RELATED: 'Violent agitator' savagely bit ICE agent during riots in New Jersey, says DHS

Esteban Morales-Cruz. Image source: Department of Homeland Security

Gabriel Olivares, an illegal alien from Argentina, was also nabbed by ICE agents. His rap sheet includes a prior conviction for sodomy in Goshen, New York.

Gabriel Olivares. Image source: Department of Homeland Security

ICE captured a Guatemalan national, Wilson Avila-Perez. The criminal illegal alien was convicted of assault, domestic violence, and forgery — possession of a forged instrument in Phoenix, Arizona.

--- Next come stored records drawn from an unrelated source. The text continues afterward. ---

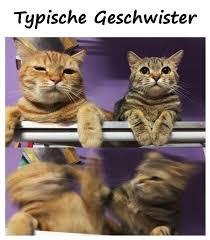 Sprüche Lustige Geschwister Kampf Meme Beste Lustige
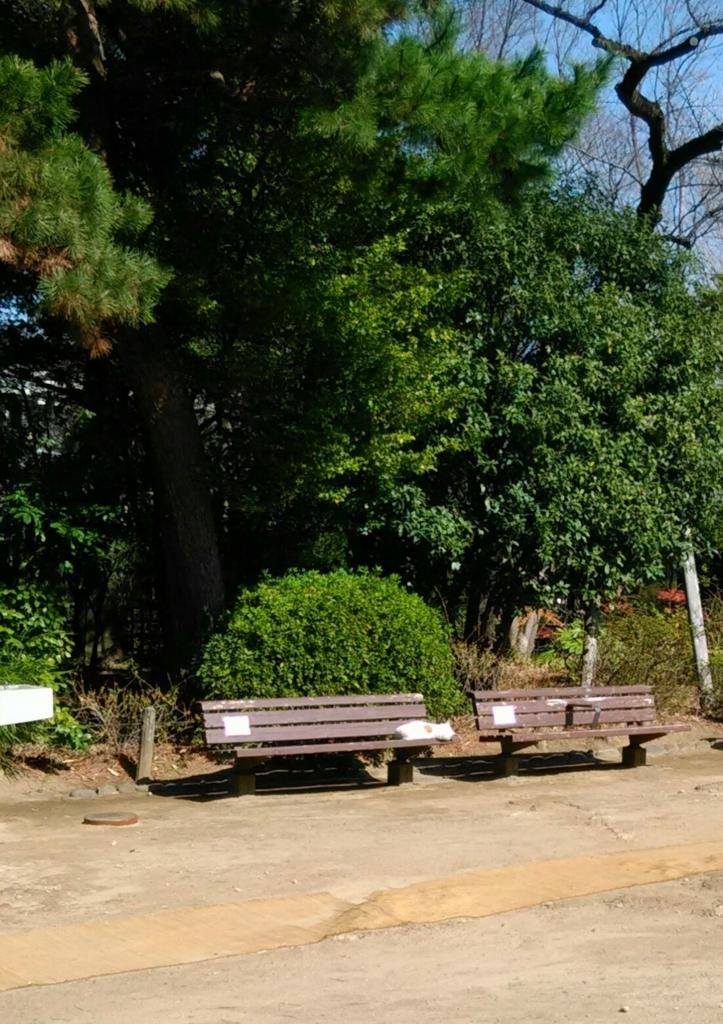 f:id:tamaki-tamaki:20180317110527j:plain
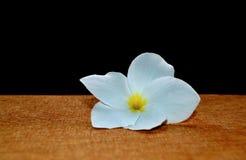 Flor del Frangipani en la madera marrón Fotografía de archivo libre de regalías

Wilson Avila-Perez. Image source: Department of Homeland Security

Immigration agents arrested Juan Carlos Herrera-Salazar, an illegal alien from Mexico who was convicted of selling heroin and cocaine in Salt Lake City, Utah.

Juan Carlos Herrera-Salazar. Image source: Department of Homeland Security

DHS also noted ICE’s arrest of David Livingston Attoh. The illegal alien from Ghana was convicted of aggravated identity theft and conspiracy to commit bank fraud in Baltimore, Maryland. Attoh was sentenced to three years in federal prison after pleading guilty to participating in a bank fraud conspiracy, according to a press release from the Maryland U.S. Attorney’s Office.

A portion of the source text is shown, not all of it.